- Text shown
________________________________________

The most important thing to consider when deciding on a shareware project is how interesting you find the subject. You can be an authority on a subject but, if you couldn‘t face dealing with it every day for years, you won‘t be able to put the effort into a long-term project. If there is a small, short-term project which can use your experience this may be better suited but beware – small projects have a way of evolving far beyond their origins.

If you are interested in a subject but have little experience in the field then you shouldn‘t allow this to discourage you – enthusiasm is a powerful tool in research and development. You may also find that your programming skills are more important to the task than the technical aspects of the subject. Audiotools is a good example of working from this viewpoint – my audio experience has grown and been used during the development but my abilities as a Windows developer and my intuitive grasp of algorithm development has been of more use in evolving the program.

It‘s important to think in terms of what a project could become – you could write small self-contained applications which all deal with different aspects of the same problem, but few people would buy all of them and some people may even resent having to buy two programs from the same author for similar tasks. If the ideas are fairly disparate, it makes no sense to develop an application which combines them but, if they are in some way related, this may not be the case.

________________________________________

- Exercise set
a. According to the text on choosing a shareware project, what is the most important thing to consider?
b. In the text on choosing a shareware project, list every kind of experience or ability the writer names in the Audiotools example.

________________________________________

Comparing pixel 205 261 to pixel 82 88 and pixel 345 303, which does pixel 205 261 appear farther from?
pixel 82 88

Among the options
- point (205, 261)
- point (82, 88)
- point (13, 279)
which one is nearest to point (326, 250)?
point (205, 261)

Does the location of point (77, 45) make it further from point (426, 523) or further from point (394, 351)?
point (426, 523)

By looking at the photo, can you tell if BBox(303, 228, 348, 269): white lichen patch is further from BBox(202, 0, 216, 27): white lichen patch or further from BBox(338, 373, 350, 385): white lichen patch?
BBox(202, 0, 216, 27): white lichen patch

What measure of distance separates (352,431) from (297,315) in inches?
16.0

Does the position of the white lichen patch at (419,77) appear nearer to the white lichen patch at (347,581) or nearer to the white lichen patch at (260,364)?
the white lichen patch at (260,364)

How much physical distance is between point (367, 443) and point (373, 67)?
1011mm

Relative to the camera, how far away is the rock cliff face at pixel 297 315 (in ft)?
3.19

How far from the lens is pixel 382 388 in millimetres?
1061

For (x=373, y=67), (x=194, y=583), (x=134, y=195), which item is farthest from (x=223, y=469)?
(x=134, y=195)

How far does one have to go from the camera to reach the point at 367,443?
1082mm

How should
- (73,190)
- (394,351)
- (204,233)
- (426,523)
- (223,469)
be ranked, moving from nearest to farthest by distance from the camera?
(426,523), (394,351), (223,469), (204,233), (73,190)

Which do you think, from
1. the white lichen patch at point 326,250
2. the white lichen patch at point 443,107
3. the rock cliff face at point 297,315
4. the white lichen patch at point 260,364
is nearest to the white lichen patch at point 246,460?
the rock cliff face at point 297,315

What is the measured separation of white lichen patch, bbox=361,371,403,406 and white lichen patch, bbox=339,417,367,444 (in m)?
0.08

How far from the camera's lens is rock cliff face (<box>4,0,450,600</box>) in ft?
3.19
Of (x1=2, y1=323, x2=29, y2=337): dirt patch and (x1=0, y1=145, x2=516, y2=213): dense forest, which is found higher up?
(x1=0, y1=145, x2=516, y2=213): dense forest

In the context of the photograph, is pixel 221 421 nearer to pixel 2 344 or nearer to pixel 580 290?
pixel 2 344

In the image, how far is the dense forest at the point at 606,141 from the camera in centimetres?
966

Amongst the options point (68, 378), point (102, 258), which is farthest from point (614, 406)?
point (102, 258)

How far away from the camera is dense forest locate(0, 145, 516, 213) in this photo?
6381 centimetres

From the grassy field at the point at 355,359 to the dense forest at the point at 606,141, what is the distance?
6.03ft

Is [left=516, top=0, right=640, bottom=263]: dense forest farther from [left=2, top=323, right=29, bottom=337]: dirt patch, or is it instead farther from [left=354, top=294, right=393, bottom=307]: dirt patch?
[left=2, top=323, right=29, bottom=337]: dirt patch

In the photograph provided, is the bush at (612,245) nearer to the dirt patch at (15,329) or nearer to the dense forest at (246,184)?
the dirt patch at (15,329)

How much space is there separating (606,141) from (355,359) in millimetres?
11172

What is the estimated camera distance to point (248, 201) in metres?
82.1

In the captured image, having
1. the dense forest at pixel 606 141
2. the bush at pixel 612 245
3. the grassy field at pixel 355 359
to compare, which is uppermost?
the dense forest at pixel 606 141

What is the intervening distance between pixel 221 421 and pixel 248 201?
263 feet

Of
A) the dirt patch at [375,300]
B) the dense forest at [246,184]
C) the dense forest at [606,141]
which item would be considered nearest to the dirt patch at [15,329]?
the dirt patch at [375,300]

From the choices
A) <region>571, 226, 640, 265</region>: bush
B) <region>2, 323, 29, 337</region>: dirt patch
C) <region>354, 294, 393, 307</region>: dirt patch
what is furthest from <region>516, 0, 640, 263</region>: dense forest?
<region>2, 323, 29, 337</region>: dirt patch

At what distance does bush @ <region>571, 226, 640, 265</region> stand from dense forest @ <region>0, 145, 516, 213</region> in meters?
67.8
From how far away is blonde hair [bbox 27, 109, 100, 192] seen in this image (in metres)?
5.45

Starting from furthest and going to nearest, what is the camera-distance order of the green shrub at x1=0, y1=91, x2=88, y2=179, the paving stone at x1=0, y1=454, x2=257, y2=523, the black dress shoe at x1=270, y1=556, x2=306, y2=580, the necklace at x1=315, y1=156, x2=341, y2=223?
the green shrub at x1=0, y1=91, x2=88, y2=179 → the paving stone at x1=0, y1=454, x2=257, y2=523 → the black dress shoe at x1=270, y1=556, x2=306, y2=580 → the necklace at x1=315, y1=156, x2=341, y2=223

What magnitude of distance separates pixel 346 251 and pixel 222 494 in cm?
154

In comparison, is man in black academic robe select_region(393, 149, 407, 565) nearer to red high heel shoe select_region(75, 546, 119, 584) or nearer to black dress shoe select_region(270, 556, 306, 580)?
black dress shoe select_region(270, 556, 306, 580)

________________________________________

- Solutions to each task
a. How interesting you find the subject.

b.
- Audio experience
- Abilities as a Windows developer
- An intuitive grasp of algorithm development